[[TOC]]
These codes help get figshare statistics for specified categories. They were gathered from retrieving item ids through a search query and codes provided by Jonathan Petters on gathering statistics.
- The first function
itemids_for_categories()in figshare_statistics_for_categories.py generates item ids associated with the given categories. - The second function
figshare_categorystatistics(itemList)takes an item list and creates a JSON file for all the metadata associated with the item ids. - The third function
fetch_figshare_statistics(file_path)gathers figshare statistics for the provided CSV file. - The new script
FigStats-iType-dRange.py:- Processes Figshare statistics for datasets within specific date ranges.
- Generates 5-day intervals for a given year and retrieves metadata and statistics for items posted within those intervals.
- Saves results as JSON and CSV files, including detailed views and downloads statistics.
- Go to category numbers matching with category names figshare dataset and download the Figshare categories as a csv file, name it Figshare_categories.csv
- Open figshare_statistics.py and change the file path of the Figshare categories csv file in 'file_path'
- Enter the category_search='main_category' or category_search='sub_category' based on the Figshare_categories.csv file on line 25. 'main_category' corresponds to column 2, and 'sub_category' corresponds to column 3 category ids.
- Enter category_to_find = '3704' on line 31 for 'main_category' or line 36 for 'sub_category'
- Run figshare_statistics.py
- This will generate a csv file with views and downloads : views_and_downloads_figshare_[current_date]
- Two other csv files are also generated:
- LimitedMetadataInFigshare_report_datasets[current_date].csv: limited metadata for the items related to the category picked (by the code)
- allMetadataInFigshare_report_datasets[current_date].csv: all the metadata for the items related to the category picked (by the code)
- Open
FigStats-iType-dRange.py. - Change the save_directory to the desired directory and run the code. The code currently gathers statistics for 2022 in 5 day increments. If testing for a customized year then change the year in "date_ranges.extend(generate_date_ranges(2022, month))". This will gather statistics in 5 days increments for the year given. If customizing the date range to specific days then uncomment the test range as below and run the code:
date_ranges = [ ("2022-01-01", "2022-01-02") # Replace with any desired 2-day range ]
There are now three main scripts for harvesting and analyzing institutional data:
-
oaimphFig.py
First, run this script.- Harvests institution IDs and institution URLs using the OAI-PMH protocol.

__Data supplied__.
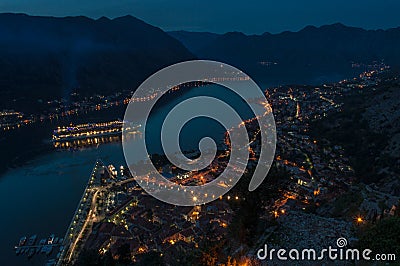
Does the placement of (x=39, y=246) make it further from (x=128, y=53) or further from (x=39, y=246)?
(x=128, y=53)

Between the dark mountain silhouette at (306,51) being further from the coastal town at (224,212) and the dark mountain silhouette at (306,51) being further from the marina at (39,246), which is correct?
the marina at (39,246)

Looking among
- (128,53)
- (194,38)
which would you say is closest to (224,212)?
(128,53)

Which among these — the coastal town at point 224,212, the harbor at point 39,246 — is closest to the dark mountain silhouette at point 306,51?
the coastal town at point 224,212

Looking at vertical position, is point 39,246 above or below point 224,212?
below

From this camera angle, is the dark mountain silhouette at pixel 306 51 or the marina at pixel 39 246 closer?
the marina at pixel 39 246

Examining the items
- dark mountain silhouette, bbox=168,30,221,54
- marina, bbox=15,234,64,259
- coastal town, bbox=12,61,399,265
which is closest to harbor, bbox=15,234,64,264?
marina, bbox=15,234,64,259

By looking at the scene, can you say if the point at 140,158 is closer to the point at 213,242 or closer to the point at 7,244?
the point at 7,244

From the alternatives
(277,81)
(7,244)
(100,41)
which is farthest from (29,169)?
(100,41)
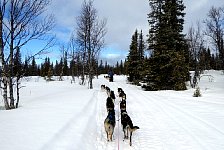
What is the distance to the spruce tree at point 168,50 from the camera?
23.8m

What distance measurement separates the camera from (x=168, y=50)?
2414cm

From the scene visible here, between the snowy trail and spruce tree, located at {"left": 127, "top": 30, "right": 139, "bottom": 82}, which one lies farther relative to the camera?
spruce tree, located at {"left": 127, "top": 30, "right": 139, "bottom": 82}

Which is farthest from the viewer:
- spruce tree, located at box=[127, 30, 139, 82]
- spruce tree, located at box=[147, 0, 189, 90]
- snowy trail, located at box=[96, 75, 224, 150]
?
spruce tree, located at box=[127, 30, 139, 82]

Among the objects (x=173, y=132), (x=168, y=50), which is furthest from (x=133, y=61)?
(x=173, y=132)

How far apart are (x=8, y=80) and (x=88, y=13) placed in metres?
16.0

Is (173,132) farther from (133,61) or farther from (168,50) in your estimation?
(133,61)

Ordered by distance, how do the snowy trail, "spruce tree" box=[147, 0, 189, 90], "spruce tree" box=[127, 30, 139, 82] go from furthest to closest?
"spruce tree" box=[127, 30, 139, 82] < "spruce tree" box=[147, 0, 189, 90] < the snowy trail

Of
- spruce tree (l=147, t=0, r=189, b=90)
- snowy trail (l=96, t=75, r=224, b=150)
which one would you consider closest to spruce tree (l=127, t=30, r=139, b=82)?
spruce tree (l=147, t=0, r=189, b=90)

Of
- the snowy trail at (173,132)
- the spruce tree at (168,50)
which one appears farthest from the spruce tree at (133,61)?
the snowy trail at (173,132)

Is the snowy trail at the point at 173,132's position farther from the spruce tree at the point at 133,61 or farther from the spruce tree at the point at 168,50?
the spruce tree at the point at 133,61

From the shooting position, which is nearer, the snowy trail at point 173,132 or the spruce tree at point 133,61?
the snowy trail at point 173,132

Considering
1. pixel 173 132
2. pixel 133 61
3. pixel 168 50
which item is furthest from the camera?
pixel 133 61

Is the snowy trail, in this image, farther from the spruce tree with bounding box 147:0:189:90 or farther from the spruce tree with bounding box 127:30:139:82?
the spruce tree with bounding box 127:30:139:82

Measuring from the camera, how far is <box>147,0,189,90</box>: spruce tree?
23.8 meters
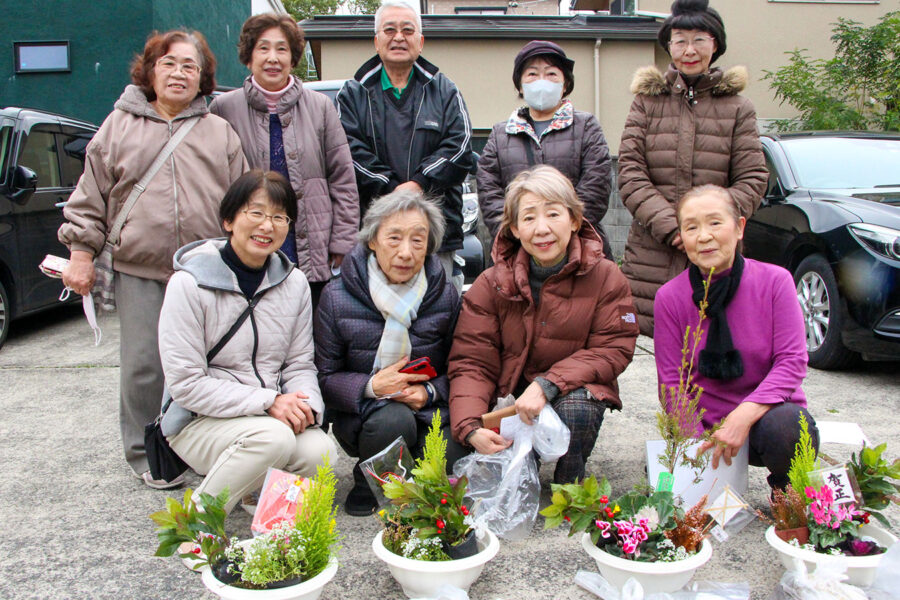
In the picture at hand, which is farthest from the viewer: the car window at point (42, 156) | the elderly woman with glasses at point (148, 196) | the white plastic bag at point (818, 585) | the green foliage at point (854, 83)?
the green foliage at point (854, 83)

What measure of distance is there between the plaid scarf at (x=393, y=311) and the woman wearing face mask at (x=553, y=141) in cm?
94

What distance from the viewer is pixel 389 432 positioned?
2.80 m

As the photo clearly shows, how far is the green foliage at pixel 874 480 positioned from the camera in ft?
7.66

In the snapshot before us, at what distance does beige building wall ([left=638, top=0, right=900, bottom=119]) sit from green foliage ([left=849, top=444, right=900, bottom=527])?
1221cm

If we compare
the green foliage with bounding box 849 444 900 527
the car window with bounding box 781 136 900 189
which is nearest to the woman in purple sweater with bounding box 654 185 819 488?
the green foliage with bounding box 849 444 900 527

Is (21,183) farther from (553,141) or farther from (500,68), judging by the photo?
(500,68)

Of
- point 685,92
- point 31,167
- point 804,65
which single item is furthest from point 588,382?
point 804,65

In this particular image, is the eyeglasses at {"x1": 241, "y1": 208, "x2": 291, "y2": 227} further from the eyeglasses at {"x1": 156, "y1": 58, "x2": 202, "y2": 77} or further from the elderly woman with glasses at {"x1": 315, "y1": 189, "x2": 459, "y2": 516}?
the eyeglasses at {"x1": 156, "y1": 58, "x2": 202, "y2": 77}

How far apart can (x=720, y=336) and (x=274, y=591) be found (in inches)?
71.4

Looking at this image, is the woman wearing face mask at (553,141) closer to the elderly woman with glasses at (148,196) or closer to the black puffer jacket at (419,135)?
the black puffer jacket at (419,135)

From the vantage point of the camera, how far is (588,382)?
2.84 m

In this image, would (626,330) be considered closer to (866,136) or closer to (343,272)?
(343,272)

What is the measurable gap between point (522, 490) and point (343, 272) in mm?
1117

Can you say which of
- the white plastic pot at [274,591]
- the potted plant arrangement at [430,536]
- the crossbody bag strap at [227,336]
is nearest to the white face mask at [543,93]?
the crossbody bag strap at [227,336]
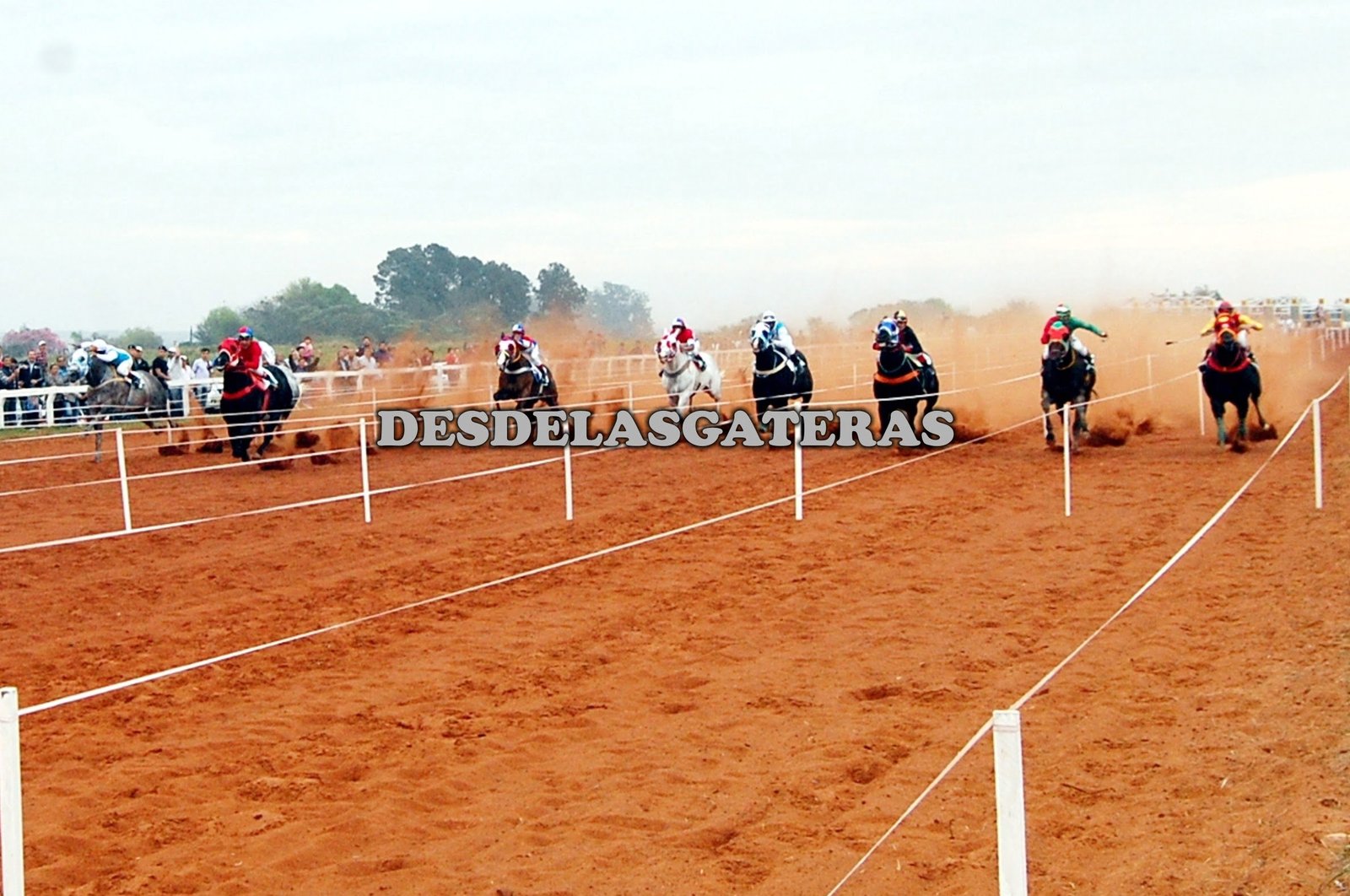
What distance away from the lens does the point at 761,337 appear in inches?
851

__Stated task 1__. Please reproduce the passage of the figshare statistics instructions between "- The first" and "within those intervals.", inclusive.
__Stated task 2__. In the records, write the lines between the line holding "Ordered by distance, how" and the line holding "< the snowy trail", inclusive, as a numbered list with blank lines omitted.

__Exercise answer 1__.
- The first function
itemids_for_categories()in figshare_statistics_for_categories.py generates item ids associated with the given categories. - The second function
figshare_categorystatistics(itemList)takes an item list and creates a JSON file for all the metadata associated with the item ids. - The third function
fetch_figshare_statistics(file_path)gathers figshare statistics for the provided CSV file. - The new script
FigStats-iType-dRange.py:- Processes Figshare statistics for datasets within specific date ranges.
- Generates 5-day intervals for a given year and retrieves metadata and statistics for items posted within those intervals.

__Exercise answer 2__.
1. Ordered by distance, how do the snowy trail, "spruce tree" box=[147, 0, 189, 90], "spruce tree" box=[127, 30, 139, 82] go from furthest to closest?
2. "spruce tree" box=[127, 30, 139, 82] < "spruce tree" box=[147, 0, 189, 90] < the snowy trail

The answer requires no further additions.